УСЛОВИЕ ЗАДАНИЯ
Какие литературные произведения упоминаются в тексте о книге «Пустые поезда 2022 года»? Перечислите все.

───── ТЕКСТ ─────

Ежедневные новости о ситуации в мире и России, сводка о пандемии Коронавируса, новости культуры, науки и шоу бизнеса

Дважды в один поезд

«Пустые поезда 2022 года» Дмитрия Данилова

Дмитрий Данилов — поэт, прозаик и драматург, лауреат театральных и литературных премий (последняя — в прошлом году за роман «Саша, привет!») — написал книгу о поездках по железной дороге. Называется она «Пустые поезда 2022 года». Вместе с автором по маршрутам книги проехался Михаил Пророков.

Дважды в один поезд

Человек садится в поезд. Поезд трогается. «Сначала мимо долго проносится Москва, потом проносятся Химки с невидимым в темноте стадионом «Арена Химки», потом проносится сияющий огнями Зеленоград, потом… проносится Волга, потом проносится Тверца, потом проносится еще некоторое количество станций и населенных пунктов, и вот уже Бологое сначала проносится, а потом перестает проноситься и стоит неподвижно».

Человека несет куда-то по пути, где повороты редки, а высота неизменна, он не парит в облаках и не колеблется ветром, не сжимает в руках руль и не пытается угадать действия едущей впереди машины, его кругозор ограничен одним боковым окном, его ответственность за происходящее равна нулю. Он едет, имея все шансы оставаться внутренне неподвижным.

Человека зовут Дмитрий Данилов, он писатель, путешествует по России, один раз выезжает за ее пределы — в Абхазию. Описаний абхазских красот, полагающихся для путешествующего литератора, в книге нет. Есть добрые слова про новый вокзал в Адлере, собственно про Абхазию — тоже только про железную дорогу: «Железнодорожная линия от российско-абхазской границы до Сухума устроена очень просто. Есть несколько крупных станций — Цандрыпш (граница), Гагра, Гудаута, Новый Афон, Сухум… Между этими станциями есть небольшие платформы… После того как несколько лет назад закрыли пригородное движение, эти платформы не работают и приходят в упадок».

О российских городах и весях Данилов высказывается так же скупо. Поначалу это кажется приемом, некоей игрой с читателем, но потом автор подводит под эту сверхлаконичную манеру концептуальные обоснования. Такое, например: «Можно было бы описать степь и езду по ней, ощущения, которые вызывает созерцание степи у созерцающего, описать красоту и величие степи, оттенки ее цветов и так далее, но, наверное, не нужно. Уже написано множество текстов про степь, например знаменитая одноименная повесть А. П. Чехова, и зачем добавлять к ним еще один текст».

Про поездки на поезде, впрочем, тоже немало написано. Задолго до Данилова было замечено, что одинокий со светящимся окошком домик в полях выглядит из окна поезда романтично и таинственно — почти так же романтично и таинственно, как светящиеся окна дальнего поезда из окна того затерянного в полях домика. Но автор «Пустых поездов» не склонен настаивать на ценности своих наблюдений — более того, ближе к концу «проекта», как он называет свои поездки и книгу о них, прямо говорит, что главное во всем этом — не смотрение в окно и не выискивание интересных объектов. Что же тогда?

───── ДАННЫЕ ЗАДАНИЯ ─────

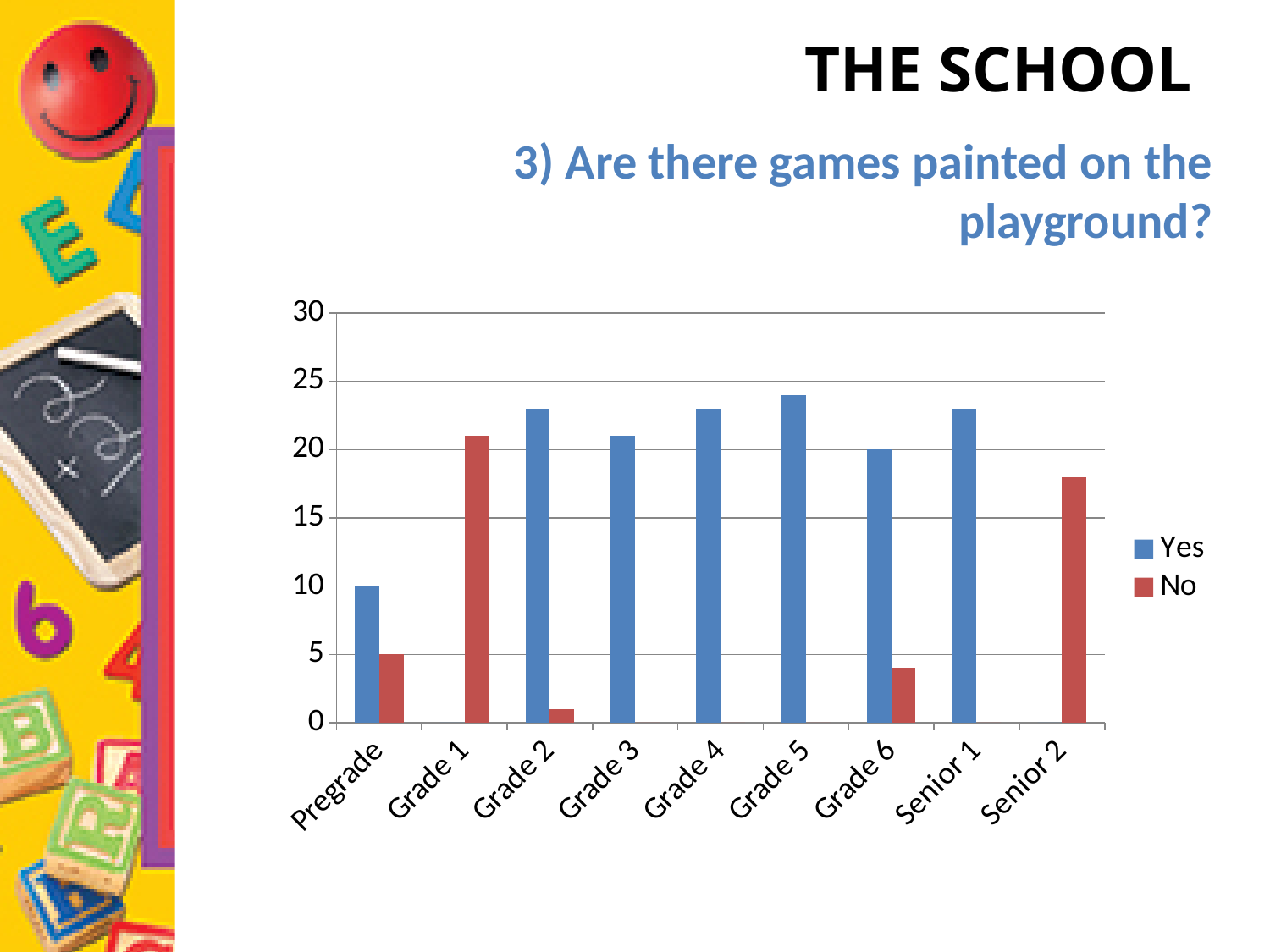
What is the value of the Yes bar for Grade 6? 20 For Pregrade, which is larger, the Yes bar or the No bar? Yes What is the value of the Yes bar for Pregrade? 10 Which category has the highest No bar? Grade 1 How many categories are shown on the x axis of the chart? 9 How many series does the chart's legend list? 2 Is the value of the No bar for Senior 2 greater or less than 15? greater Is the value of the Yes bar for Grade 2 greater or less than 20? greater Is the value of the No bar for Grade 6 greater or less than 5? less What is the value of the No bar for Pregrade? 5 Which colour represents the No series in the chart's legend? red What kind of chart is shown on the slide? bar chart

─────

ОТВЕТ
- роман «Саша, привет!»
- книга «Пустые поезда 2022 года»
- повесть А. П. Чехова «Степь»